#### Problems to solve:
- 1) Answer these questions from the taxonomy code excerpt:
(a) Whose answer was the code based on?
(b) What parent value ends the climb up the hierarchy?
(c) Which function retrieves the terms for the current post?
- 2) Edit the taxonomy code excerpt from "Thanks to Ivaylo" to "a post's terms." so that "HTML list" becomes "unordered HTML list".
- 3) Decide whether each statement agrees with the taxonomy code excerpt:
(a) The second function works in the loop.
(b) The first function returns nothing for a term that has no parent.
(c) Each top-level parent is added to the array only once.

#### Source excerpt:
Thanks to Ivaylo for this code, which was based on Bainternet's answer.
The first function below, get_term_top_most_parent
, accepts a term and taxonomy and returns the the term's top-level parent (or the term itself, if it's parentless); the second function (get_top_parents
) works in the loop, and, given a taxonomy, returns an HTML list of the top-level parents of a post's terms.
// Determine the top-most parent of a term
function get_term_top_most_parent( $term, $taxonomy ) {
// Start from the current term
$parent = get_term( $term, $taxonomy );
// Climb up the hierarchy until we reach a term with parent = '0'
while ( $parent->parent != '0' ) {
$term_id = $parent->parent;
$parent = get_term( $term_id, $taxonomy);
}
return $parent;
}
Once you have the function above, you can loop over the results returned by wp_get_object_terms
and display each term's top parent:
function get_top_parents( $taxonomy ) {
// get terms for current post
$terms = wp_get_object_terms( get_the_ID(), $taxonomy );
$top_parent_terms = array();
foreach ( $terms as $term ) {
//get top level parent
$top_parent = get_term_top_most_parent( $term, $taxonomy );
//check if you have it in your array to only add it once
if ( !in_array( $top_parent, $top_parent_terms ) ) {
$top_parent_terms[] = $top_parent;
}
}
// build output (the HTML is up to you)

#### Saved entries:
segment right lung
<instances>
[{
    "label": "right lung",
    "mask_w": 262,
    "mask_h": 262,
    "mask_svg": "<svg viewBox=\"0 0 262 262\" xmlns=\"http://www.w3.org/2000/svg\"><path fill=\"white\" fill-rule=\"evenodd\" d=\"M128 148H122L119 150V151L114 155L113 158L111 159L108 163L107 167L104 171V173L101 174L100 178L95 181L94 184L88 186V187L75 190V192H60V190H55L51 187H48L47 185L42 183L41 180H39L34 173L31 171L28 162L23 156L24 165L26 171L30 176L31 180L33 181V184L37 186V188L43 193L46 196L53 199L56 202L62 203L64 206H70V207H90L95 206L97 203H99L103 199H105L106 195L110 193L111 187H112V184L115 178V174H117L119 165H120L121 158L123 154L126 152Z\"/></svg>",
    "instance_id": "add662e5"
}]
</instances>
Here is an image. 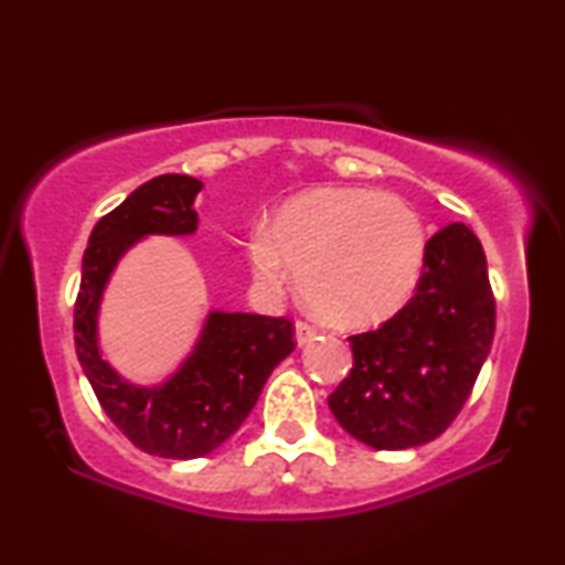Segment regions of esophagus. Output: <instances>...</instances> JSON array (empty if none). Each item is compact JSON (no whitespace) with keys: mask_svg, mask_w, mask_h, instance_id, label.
I'll return each mask as SVG.
<instances>
[{"mask_svg":"<svg viewBox=\"0 0 565 565\" xmlns=\"http://www.w3.org/2000/svg\"><path fill=\"white\" fill-rule=\"evenodd\" d=\"M319 334V329L313 327V323H308V321H296V342L303 347V344H308V342H313V337Z\"/></svg>","mask_w":565,"mask_h":565,"instance_id":"esophagus-1","label":"esophagus"}]
</instances>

#### Results in order:
- 1)
(a) Bainternet's
(b) '0'
(c) wp_get_object_terms

- 2)
Thanks to Ivaylo for this code, which was based on Bainternet's answer.
The first function below, get_term_top_most_parent
, accepts a term and taxonomy and returns the the term's top-level parent (or the term itself, if it's parentless); the second function (get_top_parents
) works in the loop, and, given a taxonomy, returns an unordered HTML list of the top-level parents of a post's terms.

- 3)
(a) Yes: "works in the loop"
(b) No: "or the term itself, if it's parentless"
(c) Yes: "check if you have it in your array to only add it once"